SHOOTING FLAMINGOS

Right after I arrived at Komchén a few weeks ago someone went to the saltflats just north of here and shot flamingos. Several were killed outright but most - - over 30 mostly young birds -- died when they flew blindly into high-voltage lines. Well, no one guards the birds, and there's not even a sign up saying that birds shouldn't be shot.

I can't think of that incident without recalling something from my childhood. Back on our isolated farm in Kentucky, each spring for several years in a row a certain Great Blue Heron, or maybe a series of them, landed at least once in the top of one of our Lombardy Poplars next to the pond. My father and I were always anticipating the visit because we wanted to see who could shoot it down. After several attempts by both of us over several years we never succeeded, but I fear the bird or birds were often wounded, because we were pretty good shots.

When I got into my teens something happened inside me, almost overnight, that suddenly caused me to fill with shame just thinking about shooting at those beautiful birds. I wish I knew what the thing was that caused me to suddenly shift my perspective so drastically, not only with regard to shooting herons but also to my feelings about civil rights for Black people (these were the 60s), vegetarianism, and a whole bag of other concerns that ultimately brought about my isolation from the culture in which I was embedded.

I've never understood what caused those changes, but just because I've thought so much about the subject of how humans come to decide what is right and wrong, I think I've attained a certain very simple insight. That is, human civilization is a thin, fragile, maybe temporary veneer of learned civility enveloping humanity like the shimmering surface of a very fragile bubble -- ready to shatter at any moment.

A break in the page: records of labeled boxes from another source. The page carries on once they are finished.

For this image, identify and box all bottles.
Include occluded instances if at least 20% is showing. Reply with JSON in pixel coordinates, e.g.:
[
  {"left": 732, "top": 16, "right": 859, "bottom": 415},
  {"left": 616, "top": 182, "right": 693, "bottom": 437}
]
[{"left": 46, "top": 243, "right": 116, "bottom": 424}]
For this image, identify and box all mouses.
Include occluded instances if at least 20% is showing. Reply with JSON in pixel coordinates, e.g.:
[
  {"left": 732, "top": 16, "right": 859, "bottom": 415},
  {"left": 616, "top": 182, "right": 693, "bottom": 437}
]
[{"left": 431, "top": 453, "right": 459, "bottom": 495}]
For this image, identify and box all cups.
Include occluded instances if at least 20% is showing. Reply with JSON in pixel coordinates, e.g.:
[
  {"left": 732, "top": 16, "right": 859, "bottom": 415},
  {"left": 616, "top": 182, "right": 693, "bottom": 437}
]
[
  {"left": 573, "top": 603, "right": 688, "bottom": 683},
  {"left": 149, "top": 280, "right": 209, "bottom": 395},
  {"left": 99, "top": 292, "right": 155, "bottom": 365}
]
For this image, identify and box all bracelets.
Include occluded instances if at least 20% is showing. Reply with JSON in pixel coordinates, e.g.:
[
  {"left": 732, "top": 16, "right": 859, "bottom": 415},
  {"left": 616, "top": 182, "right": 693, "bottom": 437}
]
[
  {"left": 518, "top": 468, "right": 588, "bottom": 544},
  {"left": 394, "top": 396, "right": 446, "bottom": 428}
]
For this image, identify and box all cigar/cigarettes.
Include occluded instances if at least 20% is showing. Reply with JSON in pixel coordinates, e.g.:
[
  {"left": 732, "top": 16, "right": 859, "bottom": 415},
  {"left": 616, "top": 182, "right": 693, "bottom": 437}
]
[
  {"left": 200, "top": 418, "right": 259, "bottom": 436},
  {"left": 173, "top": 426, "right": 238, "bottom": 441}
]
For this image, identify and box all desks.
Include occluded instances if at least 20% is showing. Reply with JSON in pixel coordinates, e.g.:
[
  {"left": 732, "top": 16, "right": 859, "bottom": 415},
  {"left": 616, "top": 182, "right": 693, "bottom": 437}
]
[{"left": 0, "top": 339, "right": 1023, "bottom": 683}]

Moreover, humanity, from what I can see, still runs mainly on dumb, uncritical instinct, not rationality (viz the last US election). The unfortunate thing is that humanity's instinctual urges have been programmed in our genes over millions of years of primate evolution, and it overwhelmingly expresses itself in primal urges for sex, territory and status, and not much else. Niceties such as not shooting herons and letting people unlike ourselves live in dignity is purely cerebral stuff that can be and will be forgotten as soon as conditions get rough for us.

Whatever the case, with regard to humanity's thin veneer of civility, my opinion is that it's something worth protecting and expanding.

If violent, consumption-focused commercial TV continues to program our children, the good will of our teachers continues to be abused, and our politics and religiosity continue to grow ever more extreme, we're all going to end up shooting flamingoes and herons.

The problem with that is that it's not only hard on the flamingos and herons, but also an ugly, damnable way to be.